I next focused on the important unanswered question: what is the relationship between the newly discovered unjamming transition (UJT), with the well-studied epithelial-to-mesenchymal transition (EMT)?
Both EMT and UJT enable epithelial migration, plasticity, and remodeling, but the extent to which these programs are distinct, overlapping, or even identical, was unknown. I demonstrated that, through the UJT, a differentiated epithelial cell is able to swap positions with neighbors and migrate collectively, without undergoing EMT (Mitchel et al, Nature Comms, 2020). I showed that differentiated primary epithelial cells, whose primary function is assumed to be maintenance of a tight barrier, are able to migrate as a collective, even while maintaining adhesive connections to their neighbors. Despite residing in a crowded tissue, where there is no free space to move, epithelial cells can be triggered to unjam through changes in cell shape and local self-organization.
Mechanotransduction in asthma pathogenesis: a vicious cycle
In response to mechanical compression that occurs during bronchoconstriction, airway epithelial cells begin to effect processes that ultimately result in the structural changes that are associated with asthmatic airways, including goblet cell hyperplasia and basement membrane thickening.

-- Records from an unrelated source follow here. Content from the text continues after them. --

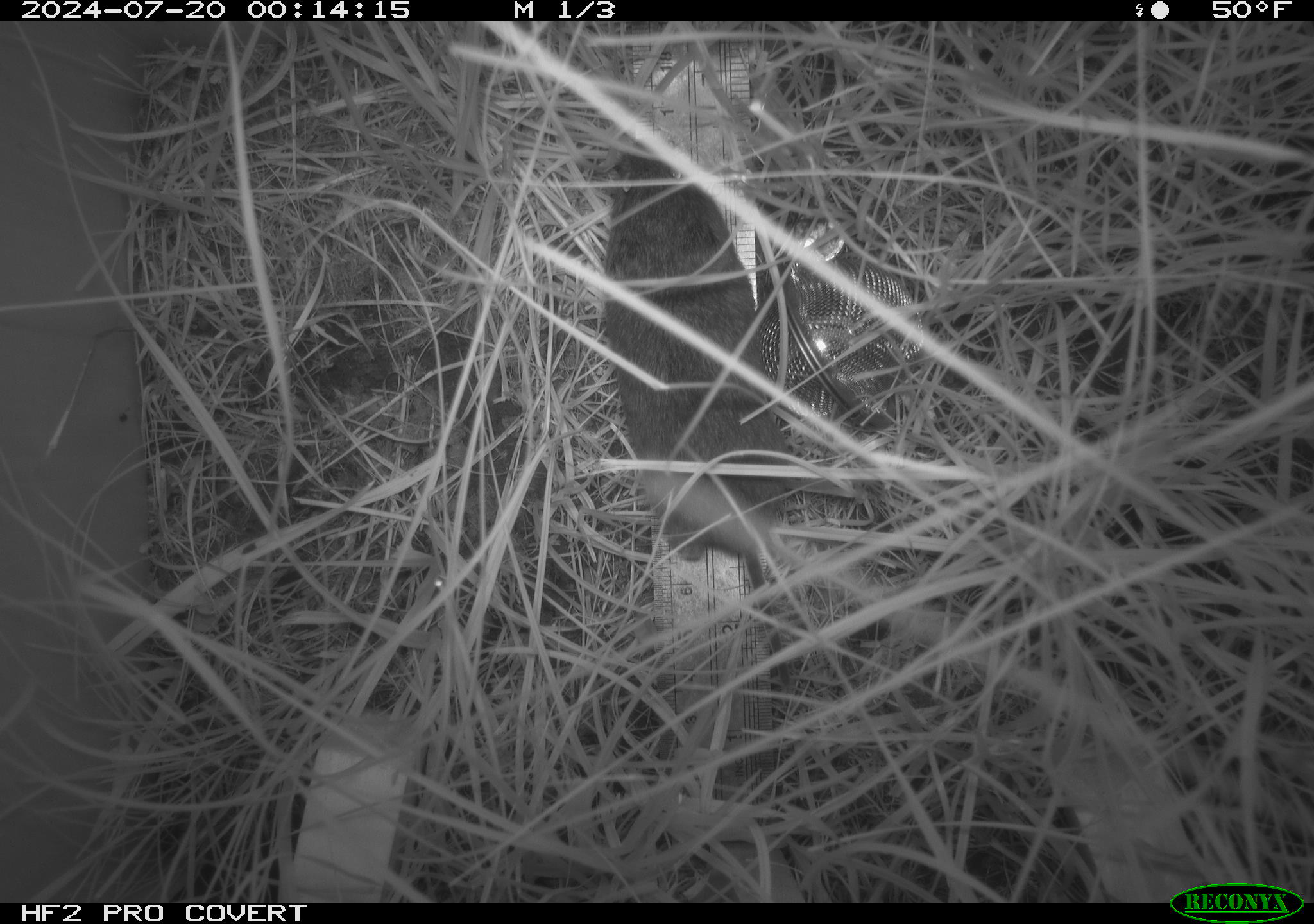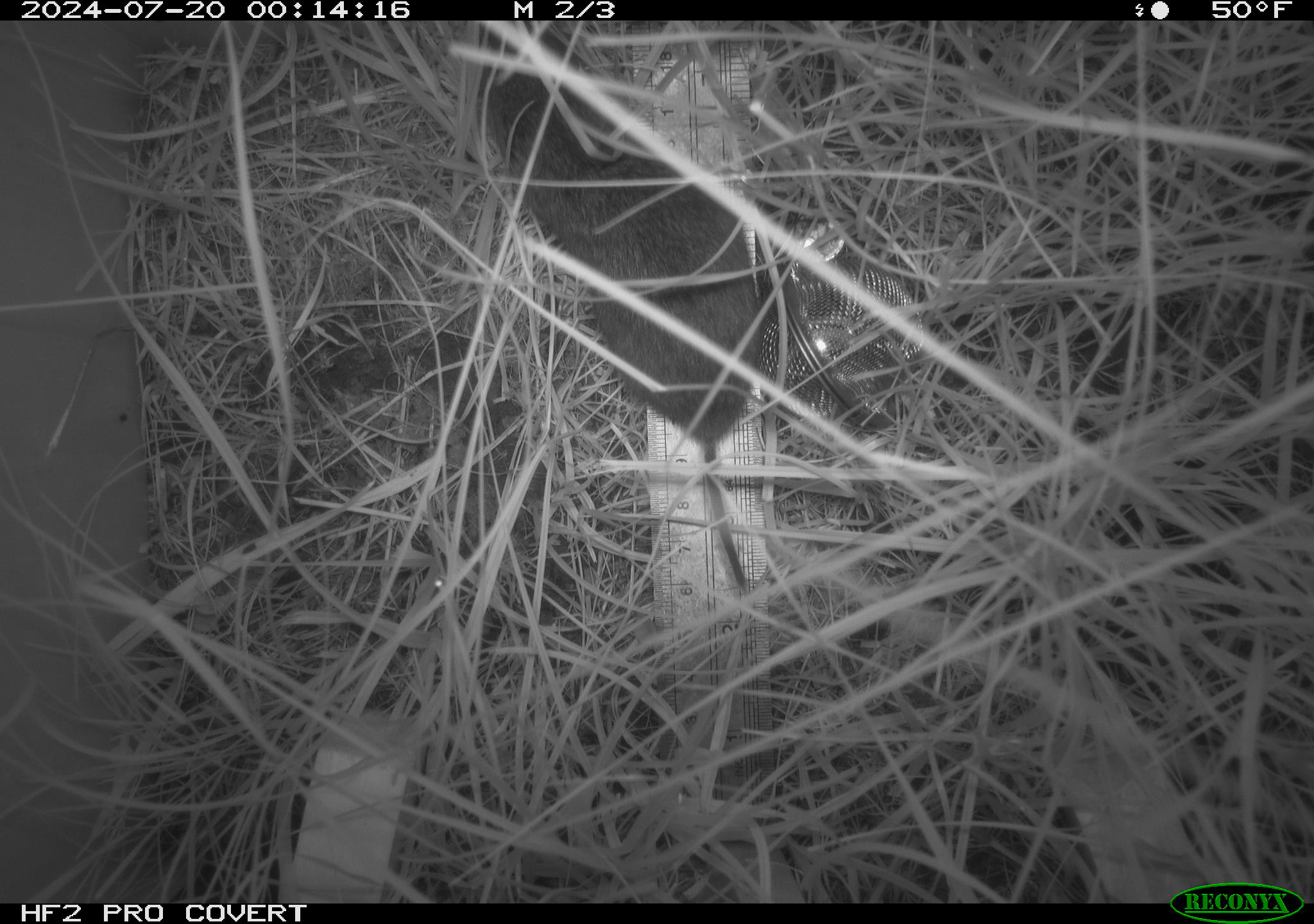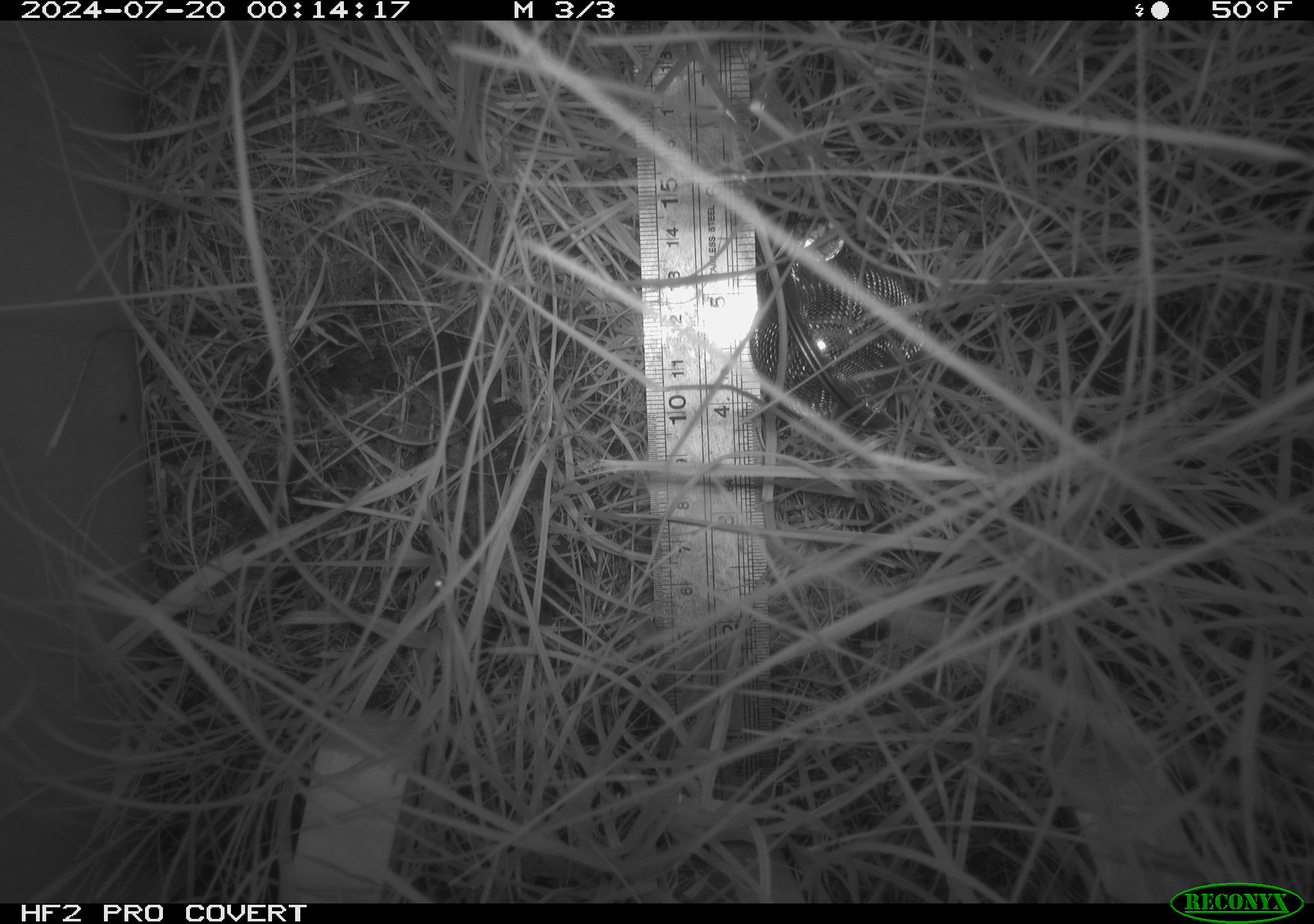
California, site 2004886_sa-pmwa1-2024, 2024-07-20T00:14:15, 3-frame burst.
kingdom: Animalia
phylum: Chordata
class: Mammalia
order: Rodentia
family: Cricetidae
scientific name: Arvicolinae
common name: voles, lemmings, and muskrats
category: arvicolinae subfamily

I have shown that when the airway epithelium is compressed, these cells secrete pro-asthma mediators that can, in turn, cause a pathological response in neighboring cells (Mitchel, et al, 2016). In particular, compressed epithelial cells secrete factors which cause airway smooth muscle hyperplasia and hyperreactivity (Lan*, Mitchel*, et al, 2018). This in turn may increase the likelihood or magnitude of future asthma attacks, leading to additional mechanical compression.
We hypothesize that asthmatic disease progression may be a vicious positive feedback loop where airway epithelium and smooth muscle communicate through biological and physical mechanisms to initiate and propagate disease pathophysiology.